Senin, 04 Desember 2017

Perang Pecah di Semenanjung Korea, Tokyo dan Seoul Korban Pertama



Perang Pecah di Semenanjung Korea, Tokyo dan Seoul Korban Pertama
Foto/Ilustrasi/Istimewa


MINSK - Jepang dan Korea Selatan (Korsel), yang Amerika Serikat (AS) coba libatkan dalam provokasi melawan Korea Utara (Korut), akan menjadi korban pertama jika terjadi konflik di wilayah tersebut. Peringatan itu diungkapkan oleh Menteri Luar Negeri Rusia Sergei Lavrov.

"Sementara mengutuk peledakan rudal nuklir Pyongyang, kita tidak bisa tidak mengutuk perilaku provokatif rekan Amerika kita," kata Lavrov dalam sebuah wawancara dengan stasiun televisi Belarusia, STV.

"Sayangnya, mereka mencoba menyeret orang Jepang dan Korea Selatan ke arah yang sama, yang akan menjadi korban pertama jika terjadi perang di Semenanjung Korea," imbuhnya seperti disitat dari Russia Today, Minggu (3/12/2017).

Awal pekan ini, Korut melakukan uji coba rudal pertamanya dalam dua bulan, dengan menembakan ICBM yang diduga bisa mencapai daratan AS. Duta Besar AS untuk PBB, Nikki Haley, bereaksi terhadap pengujian tersebut dengan mendesak lebih banyak sanksi terhadap Pyongyang dan mengancam bahwa jika perang terjadi rezim Korut akan benar-benar hancur.

Lavrov mengulangi pada bulan September, AS memperjelas bahwa latihan militer berikutnya dengan Korsel tidak akan datang sampai musim semi.
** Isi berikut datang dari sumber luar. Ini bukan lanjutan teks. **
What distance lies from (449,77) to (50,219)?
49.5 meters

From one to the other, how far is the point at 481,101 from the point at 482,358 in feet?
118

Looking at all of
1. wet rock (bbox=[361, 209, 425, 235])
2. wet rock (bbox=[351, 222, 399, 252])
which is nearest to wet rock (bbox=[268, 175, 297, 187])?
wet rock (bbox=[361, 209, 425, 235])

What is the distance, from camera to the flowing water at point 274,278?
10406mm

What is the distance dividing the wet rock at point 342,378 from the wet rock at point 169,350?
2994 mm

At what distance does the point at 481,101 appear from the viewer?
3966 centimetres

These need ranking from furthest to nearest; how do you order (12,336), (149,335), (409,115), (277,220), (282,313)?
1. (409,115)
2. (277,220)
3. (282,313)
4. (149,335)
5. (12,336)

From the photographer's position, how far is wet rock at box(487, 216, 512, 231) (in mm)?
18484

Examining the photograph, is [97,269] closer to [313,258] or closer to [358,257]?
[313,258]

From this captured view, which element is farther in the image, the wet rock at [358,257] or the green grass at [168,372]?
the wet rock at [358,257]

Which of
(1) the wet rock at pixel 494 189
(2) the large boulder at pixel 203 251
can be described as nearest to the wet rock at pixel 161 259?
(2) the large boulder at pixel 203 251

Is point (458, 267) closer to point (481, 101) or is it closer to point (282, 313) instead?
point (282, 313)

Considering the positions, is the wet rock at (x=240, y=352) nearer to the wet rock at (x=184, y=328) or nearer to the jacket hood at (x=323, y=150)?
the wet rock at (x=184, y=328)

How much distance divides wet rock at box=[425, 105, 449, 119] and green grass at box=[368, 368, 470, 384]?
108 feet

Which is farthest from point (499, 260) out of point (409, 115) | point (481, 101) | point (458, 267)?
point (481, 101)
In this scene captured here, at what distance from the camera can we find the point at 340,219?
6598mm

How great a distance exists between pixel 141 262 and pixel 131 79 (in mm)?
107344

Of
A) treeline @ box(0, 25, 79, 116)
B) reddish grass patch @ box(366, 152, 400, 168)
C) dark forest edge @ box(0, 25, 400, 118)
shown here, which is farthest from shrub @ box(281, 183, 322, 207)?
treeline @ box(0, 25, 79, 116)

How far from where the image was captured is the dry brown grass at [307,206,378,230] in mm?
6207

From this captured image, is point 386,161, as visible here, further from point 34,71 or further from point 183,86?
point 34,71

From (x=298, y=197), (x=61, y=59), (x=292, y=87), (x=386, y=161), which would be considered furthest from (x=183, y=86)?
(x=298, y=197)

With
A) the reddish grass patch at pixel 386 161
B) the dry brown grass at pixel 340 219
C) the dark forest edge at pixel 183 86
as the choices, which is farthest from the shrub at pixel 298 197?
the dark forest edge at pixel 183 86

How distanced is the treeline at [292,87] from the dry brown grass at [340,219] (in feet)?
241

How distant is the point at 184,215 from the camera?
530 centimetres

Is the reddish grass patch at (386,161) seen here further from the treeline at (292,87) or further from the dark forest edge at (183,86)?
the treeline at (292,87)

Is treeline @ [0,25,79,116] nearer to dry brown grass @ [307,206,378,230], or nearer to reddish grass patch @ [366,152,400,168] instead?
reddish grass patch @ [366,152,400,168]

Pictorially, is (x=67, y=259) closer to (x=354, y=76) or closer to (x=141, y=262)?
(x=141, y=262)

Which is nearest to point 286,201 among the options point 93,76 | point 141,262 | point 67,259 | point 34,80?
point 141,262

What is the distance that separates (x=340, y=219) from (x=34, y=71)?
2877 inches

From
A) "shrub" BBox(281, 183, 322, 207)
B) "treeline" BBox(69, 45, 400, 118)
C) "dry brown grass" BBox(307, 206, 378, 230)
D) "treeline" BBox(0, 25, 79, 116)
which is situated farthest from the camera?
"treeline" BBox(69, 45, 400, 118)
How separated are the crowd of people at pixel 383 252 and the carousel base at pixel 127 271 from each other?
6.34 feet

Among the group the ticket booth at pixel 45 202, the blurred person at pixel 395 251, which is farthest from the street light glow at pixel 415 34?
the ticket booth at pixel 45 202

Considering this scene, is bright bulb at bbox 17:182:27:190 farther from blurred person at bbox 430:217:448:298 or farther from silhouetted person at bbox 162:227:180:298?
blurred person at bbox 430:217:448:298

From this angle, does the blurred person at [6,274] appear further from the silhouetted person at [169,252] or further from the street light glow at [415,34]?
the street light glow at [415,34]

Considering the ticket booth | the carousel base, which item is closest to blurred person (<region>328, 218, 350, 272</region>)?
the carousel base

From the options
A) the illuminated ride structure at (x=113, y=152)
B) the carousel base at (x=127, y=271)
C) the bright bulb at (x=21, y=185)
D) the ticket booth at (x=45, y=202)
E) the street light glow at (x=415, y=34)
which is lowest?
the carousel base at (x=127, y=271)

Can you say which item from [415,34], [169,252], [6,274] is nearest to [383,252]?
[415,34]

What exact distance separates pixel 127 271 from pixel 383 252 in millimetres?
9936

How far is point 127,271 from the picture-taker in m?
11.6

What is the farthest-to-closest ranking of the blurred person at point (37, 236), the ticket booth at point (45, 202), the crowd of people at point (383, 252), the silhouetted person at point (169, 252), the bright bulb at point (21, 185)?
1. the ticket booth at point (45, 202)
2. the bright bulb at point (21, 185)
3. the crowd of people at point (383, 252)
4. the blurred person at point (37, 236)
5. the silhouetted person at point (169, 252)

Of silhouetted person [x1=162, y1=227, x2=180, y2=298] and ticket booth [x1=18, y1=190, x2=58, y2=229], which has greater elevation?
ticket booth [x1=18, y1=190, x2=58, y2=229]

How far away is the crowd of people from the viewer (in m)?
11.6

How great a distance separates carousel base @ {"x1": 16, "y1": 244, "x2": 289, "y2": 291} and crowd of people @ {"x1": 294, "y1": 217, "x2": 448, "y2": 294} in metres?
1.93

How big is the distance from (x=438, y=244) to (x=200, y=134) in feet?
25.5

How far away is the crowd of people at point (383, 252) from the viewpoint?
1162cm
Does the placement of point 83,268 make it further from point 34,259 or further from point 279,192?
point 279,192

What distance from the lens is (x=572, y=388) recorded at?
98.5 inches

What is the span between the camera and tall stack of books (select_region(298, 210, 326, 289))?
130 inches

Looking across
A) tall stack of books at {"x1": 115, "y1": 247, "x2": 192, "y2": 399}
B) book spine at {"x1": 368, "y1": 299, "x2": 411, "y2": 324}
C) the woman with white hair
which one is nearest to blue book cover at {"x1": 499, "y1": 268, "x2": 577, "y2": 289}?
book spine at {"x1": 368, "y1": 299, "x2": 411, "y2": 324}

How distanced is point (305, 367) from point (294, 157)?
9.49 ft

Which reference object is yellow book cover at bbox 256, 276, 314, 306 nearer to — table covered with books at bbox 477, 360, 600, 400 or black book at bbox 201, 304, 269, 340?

Rusia mengapresiasi itu dan melakukan upaya untuk bekerja sama dengan Pyongyang untuk mengubah ketenangan menjadi stabilitas yang lebih langgeng.

"Ada sebuah petunjuk bahwa dalam situasi ini, bahwa jeda alami dalam latihan AS-Korea Selatan ini bisa saja digunakan oleh Pyongyang untuk menghindari permusuhan yang mengganggu, juga, kondisi dapat diciptakan untuk memulai sebuah dialog," kata menteri luar negeri tersebut.

Namun, AS tiba-tiba mengumumkan akan menggelar latihan di bulan Oktober, lalu bulan November, lalu Desember. Itu, menurut Lavrov, mungkin yang memprovokasi Pyongyang.

"Ada perasaan bahwa (AS) sengaja memprovokasi (pemimpin Korea Utara) Kim Jong-un untuk mematahkan jeda tersebut, jatuh karena provokasi mereka," ucapnya.

Ketegangan terus meningkat di Semenanjung Korea dalam beberapa bulan terakhir karena Pyongyang terus menjalankan program nuklirnya dan melakukan uji coba rudal meskipun ada sanksi dan kecaman internasional, sementara AS dan sekutu-sekutunya meningkatkan latihan di dekat perbatasan Korea Utara.

Presiden AS Donald Trump telah berulang kali memperingatkan sebuah skenario militer untuk Korut, dan baru-baru ini memasukkan negara tersebut dalam daftar negara sponsor terorisme. Keputusan ini membuka jalan untuk mendapatkan lebih banyak sanksi.

Rusia dan China telah mengusulkan sebuah peta jalan untuk menyelesaikan krisis Korea melalui transisi ke negosiasi, yang menyiratkan penolakan terhadap tindakan yang memicu ketegangan. Proposal tersebut meminta Korut untuk menghentikan uji coba nuklir dan rudalnya, sebagai pengganti AS juga menghentikan militer bersama dengan Korsel di wilayah tersebut. Namun ususlan ini ditolak oleh Washington. 

Sekelompok anggota parlemen Rusia, yang mengunjungi Pyongyang awal pekan ini, mengatakan bahwa pihak Korut menyatakan kesiapannya untuk melakukan pembicaraan. Namun mereka menuntut agar Moskow memainkan peran sebagai perantara.